Paths

Paths in HDF5

HDF5 files are structured much like a Unix filesystem, so everything can be referenced with a POSIX style path, which look like '/pyth/hf'. Unlike a Windows path, forward slashes ('/') are used as directory separators instead of backward slashes ('\\') and the base of the file system is just '/' instead of something like 'C:\\'. In the language of HDF5, what we call directories and files in filesystems are called groups and datasets.

Limitations of HDF5 Paths

The HDF5 format and library do not support having Dataset or Group names containing nulls ('\x00'), containing forward slashes ('/'), or starting out with one or more periods ('.').

Solution - Escaping

New in version 0.2: Ability to escape characters not allowed in Group or Dataset names.

Warning

Before version 0.2, no escaping is supported and errors are thrown when a workaround cannot be found.

In order to work around these limitations in HDF5 Dataset and Group names, the ability to escape these characters is provided.
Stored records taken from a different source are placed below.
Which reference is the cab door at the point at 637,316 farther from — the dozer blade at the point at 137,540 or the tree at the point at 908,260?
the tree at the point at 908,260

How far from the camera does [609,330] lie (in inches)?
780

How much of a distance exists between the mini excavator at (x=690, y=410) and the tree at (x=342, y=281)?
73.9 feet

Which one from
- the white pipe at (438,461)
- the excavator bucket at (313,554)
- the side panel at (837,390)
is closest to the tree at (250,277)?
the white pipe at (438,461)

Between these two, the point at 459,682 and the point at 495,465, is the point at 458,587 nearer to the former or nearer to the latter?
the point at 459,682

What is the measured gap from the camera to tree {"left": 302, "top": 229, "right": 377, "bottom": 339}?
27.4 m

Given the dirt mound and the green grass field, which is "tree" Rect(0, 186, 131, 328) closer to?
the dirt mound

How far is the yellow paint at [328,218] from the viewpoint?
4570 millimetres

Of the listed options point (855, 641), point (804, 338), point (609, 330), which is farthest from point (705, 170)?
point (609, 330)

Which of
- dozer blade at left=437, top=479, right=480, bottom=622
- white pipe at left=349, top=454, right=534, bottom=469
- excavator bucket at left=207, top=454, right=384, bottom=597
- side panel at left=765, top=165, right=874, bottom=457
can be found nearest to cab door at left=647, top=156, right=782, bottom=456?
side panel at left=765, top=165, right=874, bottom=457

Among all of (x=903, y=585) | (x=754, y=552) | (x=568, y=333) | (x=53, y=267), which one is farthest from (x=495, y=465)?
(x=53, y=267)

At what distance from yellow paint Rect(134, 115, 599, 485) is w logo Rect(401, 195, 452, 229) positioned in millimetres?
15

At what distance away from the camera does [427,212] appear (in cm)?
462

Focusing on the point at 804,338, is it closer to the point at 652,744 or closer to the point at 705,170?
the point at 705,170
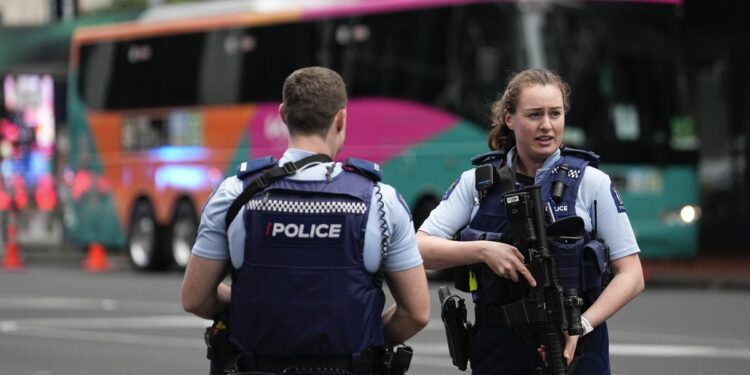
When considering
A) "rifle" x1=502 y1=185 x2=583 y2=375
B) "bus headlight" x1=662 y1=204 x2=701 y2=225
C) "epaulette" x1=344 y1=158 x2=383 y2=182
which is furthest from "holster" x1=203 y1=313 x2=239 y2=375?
"bus headlight" x1=662 y1=204 x2=701 y2=225

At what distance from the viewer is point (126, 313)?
55.7ft

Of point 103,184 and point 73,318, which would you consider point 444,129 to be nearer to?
point 73,318

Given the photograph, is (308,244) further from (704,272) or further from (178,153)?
(178,153)

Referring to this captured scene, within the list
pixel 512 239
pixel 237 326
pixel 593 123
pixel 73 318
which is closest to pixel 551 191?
pixel 512 239

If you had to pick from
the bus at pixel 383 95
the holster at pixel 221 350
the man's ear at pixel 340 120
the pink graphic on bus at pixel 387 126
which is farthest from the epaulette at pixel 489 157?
the pink graphic on bus at pixel 387 126

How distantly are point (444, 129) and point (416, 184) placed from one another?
743mm

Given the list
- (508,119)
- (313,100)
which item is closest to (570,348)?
(508,119)

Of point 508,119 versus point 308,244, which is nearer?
point 308,244

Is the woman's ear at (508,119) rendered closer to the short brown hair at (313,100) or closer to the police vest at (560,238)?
the police vest at (560,238)

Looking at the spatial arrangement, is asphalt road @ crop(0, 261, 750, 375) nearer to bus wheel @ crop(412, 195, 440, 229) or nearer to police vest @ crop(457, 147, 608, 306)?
bus wheel @ crop(412, 195, 440, 229)

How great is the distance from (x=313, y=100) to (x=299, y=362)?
0.73 m

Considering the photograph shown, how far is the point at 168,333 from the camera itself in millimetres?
14883

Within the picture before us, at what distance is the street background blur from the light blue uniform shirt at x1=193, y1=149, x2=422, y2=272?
291 inches

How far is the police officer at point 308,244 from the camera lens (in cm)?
464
They are escaped as hexidecimal specifications or as doubling, which is fairly standard. The conversions are

Name

Character

Escaped

null

'\x00'

'\\x00'

forward slash

'/'

'\\x2f'

backward slash

'\\'

'\\\\'

The backward slash has to be escaped or else it will be impossible to accurately unescape.
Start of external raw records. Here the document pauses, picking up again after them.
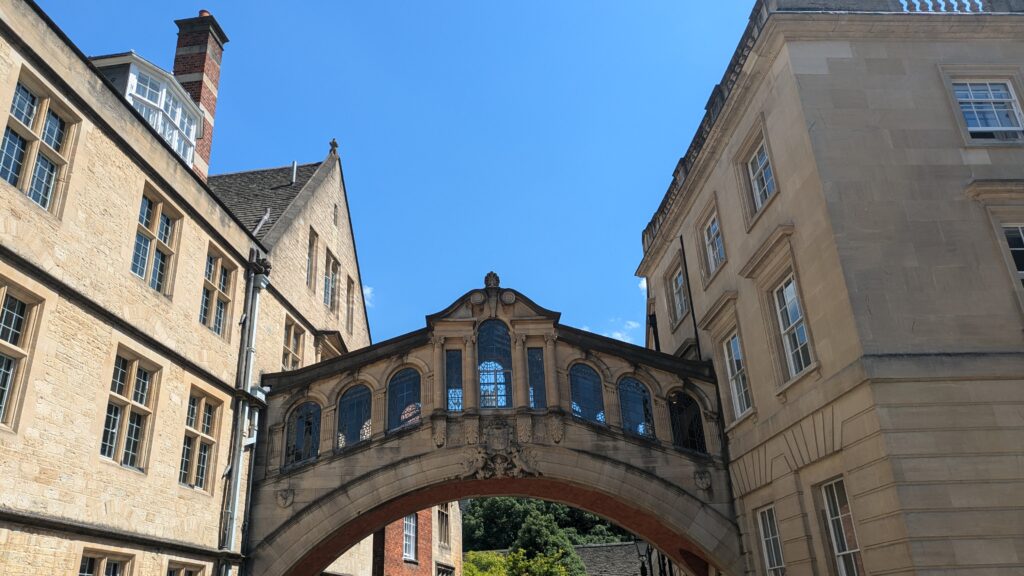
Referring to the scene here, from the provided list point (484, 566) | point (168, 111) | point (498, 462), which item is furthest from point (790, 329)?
point (484, 566)

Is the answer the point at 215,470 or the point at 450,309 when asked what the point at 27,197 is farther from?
the point at 450,309

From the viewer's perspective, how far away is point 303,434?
1697 cm

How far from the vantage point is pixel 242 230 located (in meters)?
16.9

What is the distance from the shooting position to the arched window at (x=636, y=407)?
16719 millimetres

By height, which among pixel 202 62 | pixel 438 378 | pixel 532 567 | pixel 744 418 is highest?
pixel 202 62

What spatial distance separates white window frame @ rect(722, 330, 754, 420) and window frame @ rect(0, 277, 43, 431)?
41.0 feet

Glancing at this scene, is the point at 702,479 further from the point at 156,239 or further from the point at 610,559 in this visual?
the point at 610,559

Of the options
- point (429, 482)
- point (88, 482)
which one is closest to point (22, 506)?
point (88, 482)

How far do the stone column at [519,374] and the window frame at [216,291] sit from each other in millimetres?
6179

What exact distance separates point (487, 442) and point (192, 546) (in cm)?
606

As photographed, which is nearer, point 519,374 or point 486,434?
point 486,434

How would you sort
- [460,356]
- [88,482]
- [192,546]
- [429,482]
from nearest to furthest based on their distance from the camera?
[88,482], [192,546], [429,482], [460,356]

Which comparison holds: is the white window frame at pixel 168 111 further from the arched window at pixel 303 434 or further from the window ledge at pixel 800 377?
the window ledge at pixel 800 377

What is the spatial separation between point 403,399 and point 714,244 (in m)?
8.22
When unescaping, all the hex and unicode escapes allowed in python strings as well as how backward slashes are entered are used. They are

Escape

Kind

Conversion

'\\\\'

double backslash

'\\'

'\\xYY'

hex

chr(N)

'\\uYYYY'

unicode

chr(N)

'\\UYYYYYYYY'

unicode

chr(N)

Where the Y are hexidecimal digits and N is the value of the hexidecimal number (the unicode character codepoint).

Supported Paths

Paths can be given in a number of ways.

No Escaping

The path is given as a str, bytes, or pathlib.PurePath. It is the responsibility of the caller to make sure all escaping has been done. Forward slashes are interpreted as path separators.

Escaping

The path is given as an iterable (e.g. list, tuple, etc.) of separated parts of the path (split at the separators) which must each be str, bytes, and pathlib.PurePath. These parts will each be escaped before being joined.

Escaping/Unescaping Functions

New in version 0.2: The functions described here.
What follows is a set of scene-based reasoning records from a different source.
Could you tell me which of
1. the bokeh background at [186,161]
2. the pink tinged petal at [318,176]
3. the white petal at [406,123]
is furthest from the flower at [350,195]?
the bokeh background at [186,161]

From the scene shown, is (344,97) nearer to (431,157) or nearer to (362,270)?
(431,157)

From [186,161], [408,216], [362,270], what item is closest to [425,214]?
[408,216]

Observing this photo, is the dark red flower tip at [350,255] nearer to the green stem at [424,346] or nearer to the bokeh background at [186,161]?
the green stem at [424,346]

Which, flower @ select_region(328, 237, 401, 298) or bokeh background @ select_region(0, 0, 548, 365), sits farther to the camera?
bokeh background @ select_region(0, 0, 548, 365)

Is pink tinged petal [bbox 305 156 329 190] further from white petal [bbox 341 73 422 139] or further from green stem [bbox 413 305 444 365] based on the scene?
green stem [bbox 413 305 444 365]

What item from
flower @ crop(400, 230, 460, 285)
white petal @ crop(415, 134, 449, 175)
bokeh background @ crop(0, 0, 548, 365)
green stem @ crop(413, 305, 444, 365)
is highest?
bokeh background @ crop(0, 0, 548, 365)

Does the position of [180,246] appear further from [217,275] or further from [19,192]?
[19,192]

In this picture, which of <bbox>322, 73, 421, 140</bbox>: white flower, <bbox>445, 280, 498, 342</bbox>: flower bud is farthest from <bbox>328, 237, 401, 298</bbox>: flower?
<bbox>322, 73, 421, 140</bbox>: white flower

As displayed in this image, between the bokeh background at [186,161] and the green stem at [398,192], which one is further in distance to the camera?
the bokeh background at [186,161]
pathesc.escape_path() is the function to escape an individual part of a path with.

pathesc.unescape_path() is the function to unescape a path.

pathesc.process_path() is a function that will take a path of any form, escape it if it is meant to be escaped, and get the Group that the target of the path is in as well as the name of the target inside that Group the path is pointing at.